The Outdoor Council is proud to introduce Eric Dalton as one of three citizen lobbyists taking part in our legislative mini-internship program. He joined Outdoor Council lobbyists Stephanie Kessler and Mary Flanderka during the first week of the 2018 Wyoming Legislature’s winter session.

“It’s nice to see tons of high school kids trickling through the legislature, and I feel like one of them — only a little more senior.”

Eric, 50, lives in Cheyenne where he is the data supervisor at Cheyenne Regional Medical Center. It’s his second stint as a Wyoming resident after first arriving in the 1990s. Since returning in 2014, Eric has been active in several local U.S. Forest Service planning decisions, and consistently engages in Cheyenne City Council matters, such as water development on Belvoir Ranch.
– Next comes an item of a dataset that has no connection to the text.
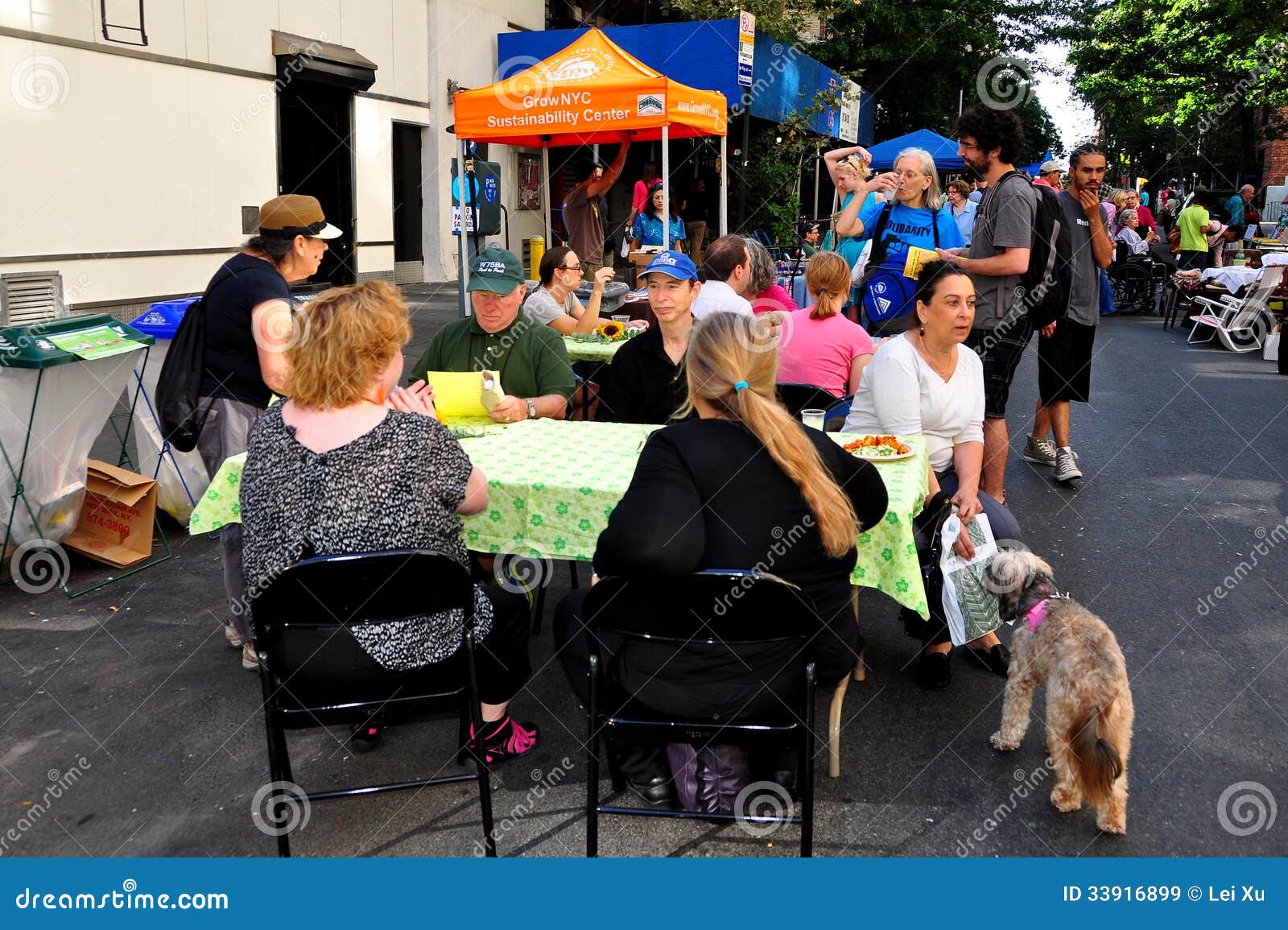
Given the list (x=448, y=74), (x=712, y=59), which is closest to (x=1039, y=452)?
(x=712, y=59)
He grew up on the East Coast, the son of a career U.S. service member, and had access to large swaths of military properties where he could “piddle” around outdoors, and developed a love for nature. He served in the Air Force for 24 years, has lived on five continents, and says he has seen the effects of climate change firsthand. In his international travels he was struck that many places in the world don’t have a public lands concept as we do in the United States.

“I first moved to the Rockies sight unseen, and I was enamored,” Eric said. “Out east all the land is private, and [in the Rockies] I thought, ‘What a concept. You can go out and camp any ol’  place you want to on a national forest.’ You have to know somebody who owns land to go hunting out east.”

Eric considers conservation his second or third profession. He belongs to several conservation groups in the Rockies. “The great outdoors of Wyoming are unparalleled,” he said.

His experience as an Outdoor Council legislative intern has reinforced his sense that Wyoming is one small town with very long streets. “Wyoming is hyper-democratic because you can still talk to your representative or senator, and you can actually give input . . . There’s so much opportunity to weigh in.”

Eric said the Outdoor Council internship will energize him to be even more involved in civic matters. He said he wants to demonstrate that Americans don’t have to be put off by politics. “They can have impact,” he said.

This is the Outdoor Council’s first year hosting the citizen lobbyist mini-internship program. The goal is to offer a full spectrum of lobbyist training, and to empower participants to return to their communities as engaged and effective conservation advocates. Also joining our 2018 internship program are Era Aranow and Robert Joyce.